Being negative is too easy. At a certain point I realised that pointing at things and saying what’s bad about them and shrugging because, well, didn’t I expect this to be bad (everything’s bad, right?) - that’s easy. Easy to do and easy to mistake for an engineering mindset that can spot deficiencies and worst cases (which it is not).
What’s hard is seeing things for what they could be, what’s beautiful about them. Encouraging ideas even when they’re barely something to talk about. Creating and fostering joy. That’s challenging.
So at some point I decided I had enough and tried to do the challenging thing. So far it’s served me well.
Every dial at 100% all the time doesn’t work
I can’t do everything equally well all the time. I can’t write a book and make progress in my career and be a great father and set PRs in the gym and read two books. It won’t work for more than one or two weeks. It’s not sustainable.

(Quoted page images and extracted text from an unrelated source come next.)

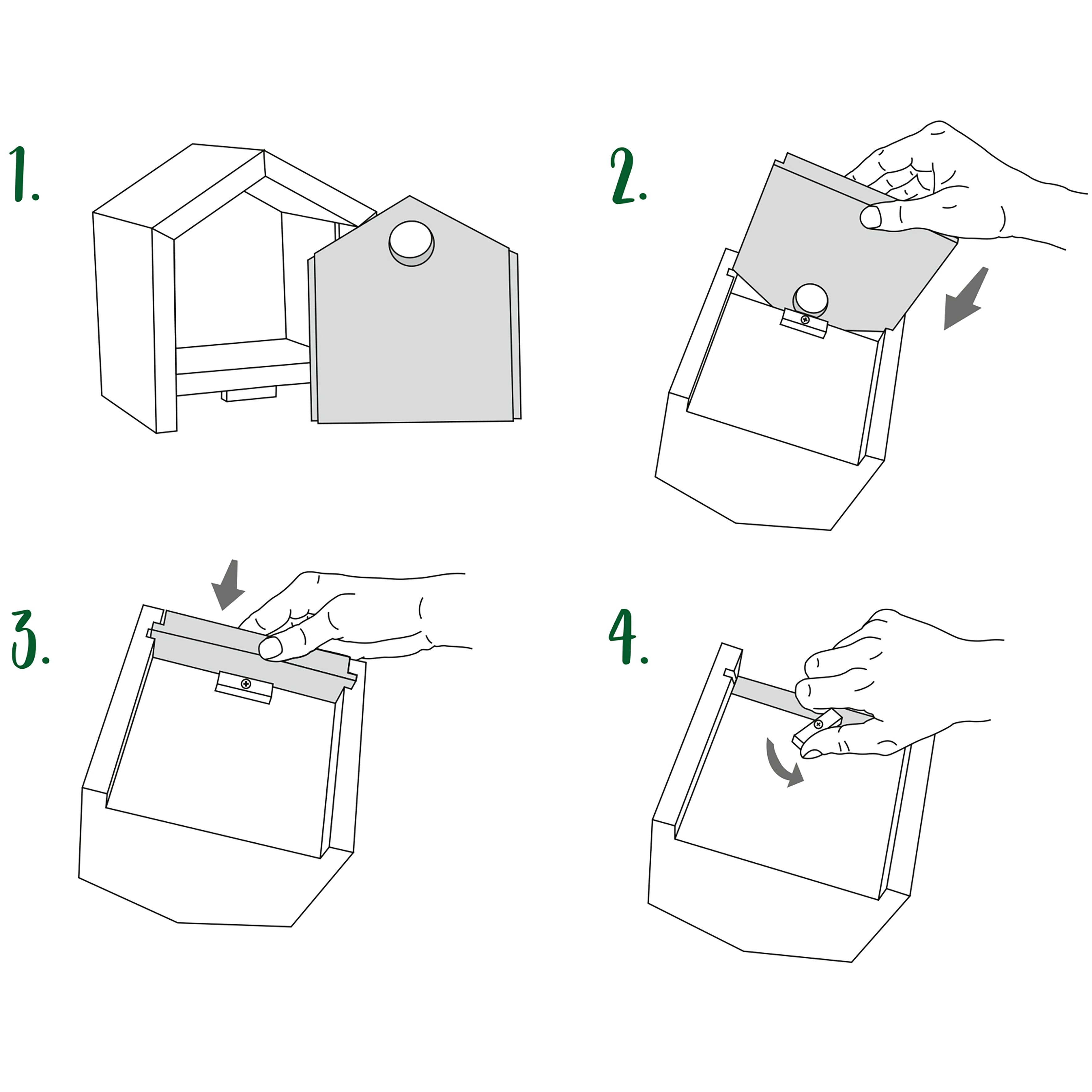 1.

2.

3.

4.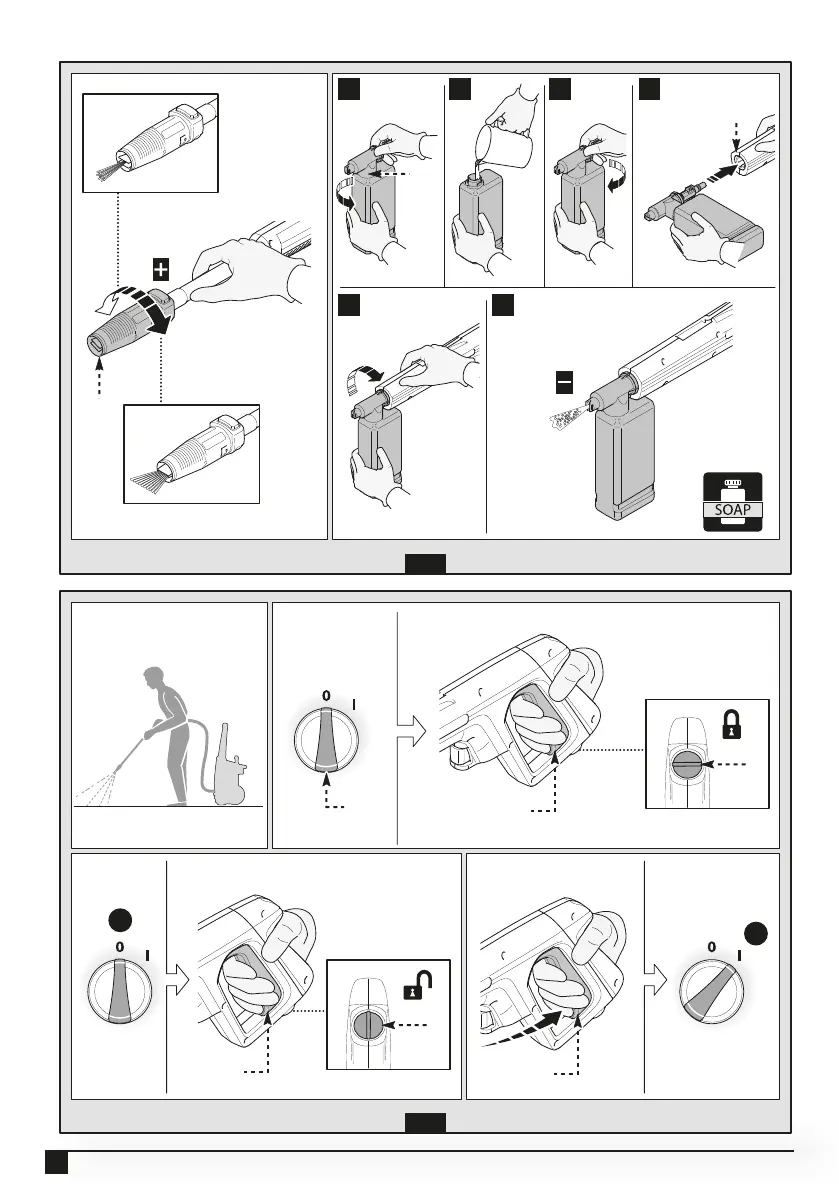 SOAP

0 I

0 I

0 I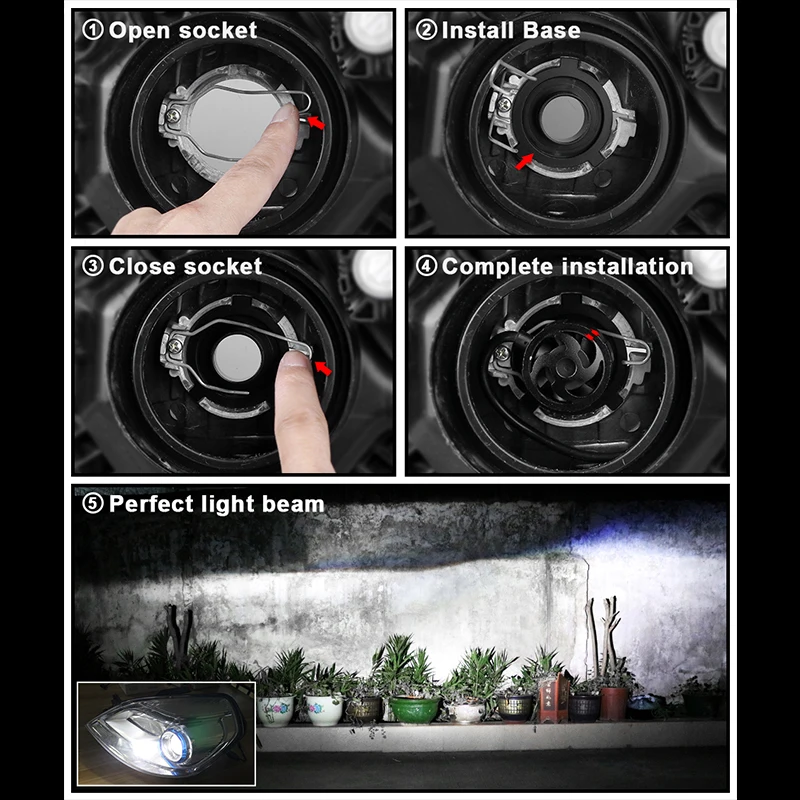 ① Open socket

② Install Base

③ Close socket

④ Complete installation

⑤ Perfect light beam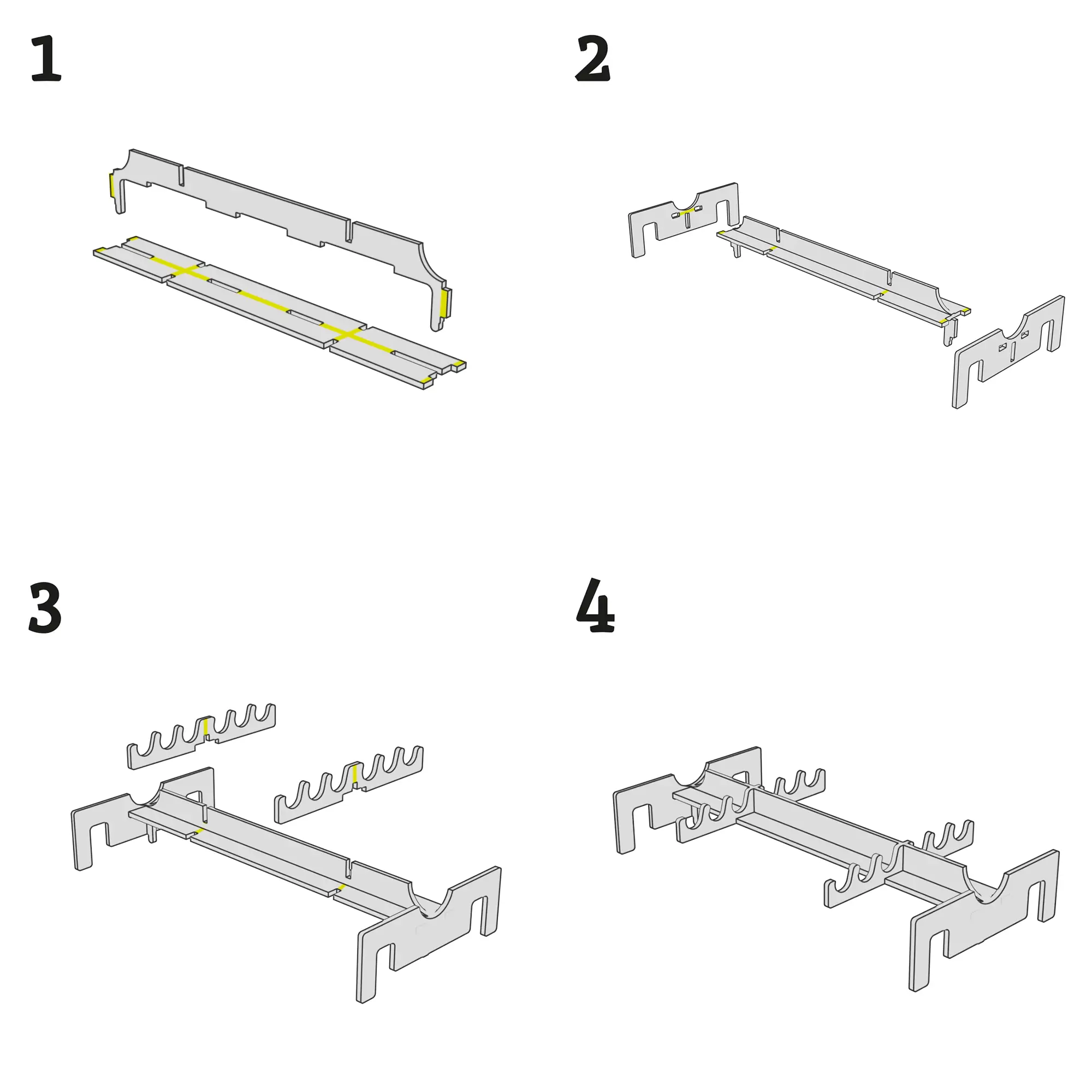 1

2

3

4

Now I let my interests take turns: when I want to make progress on a specific thing, I focus on that for a while and accept that the other things have to go into maintenance mode.
Code has mass
Code has mass. Every additional line of code you don’t need is ballast. It weighs your codebase down, making it harder to steer and change direction if you need to. The less code you need, the better.
Code has to be read, it has to be tested, it has to be kept compatible, it has to stay secure, it has to keep working. Even if it’s not doing any useful work. It doesn’t hurt having it around, does it? Yes, it does. Delete it and move on. If necessary, restore from version control.
The same is true for tests, which I’ve only learned too late.
Programming as a part of my life
Ever since I started as an intern I spent a considerable amount of time outside of work on programming: reading technical books, writing books, working on sideprojects, writing blog posts, giving talks, traveling to conferences, learning new languages and tools.
That some companies don’t care about your college degree if you can demonstrate that you’re really good at programming was fuel for me for years.
I enjoy spending time on programming outside of work, but not all the time. Some of it feels like work. It takes effort to read some technical books. But some things don’t have to feel good while you’re doing them.
My career would be completely different if I had only programmed and learned about programming at my day job.
Computers are fast
Building web applications made me think that 100ms is fast and that 50ms is really fast. Writing a compiler has taught me that 1ms is an eternity for a modern computer.
I still love programming very much
Some of what I wrote can be interpreted as me having grown cynical over the years. I mean: nothing matters and perfection is unachievable? Come on.
But it’s the opposite. I still care. I care very much. But I care about fewer things and I still love programming very much.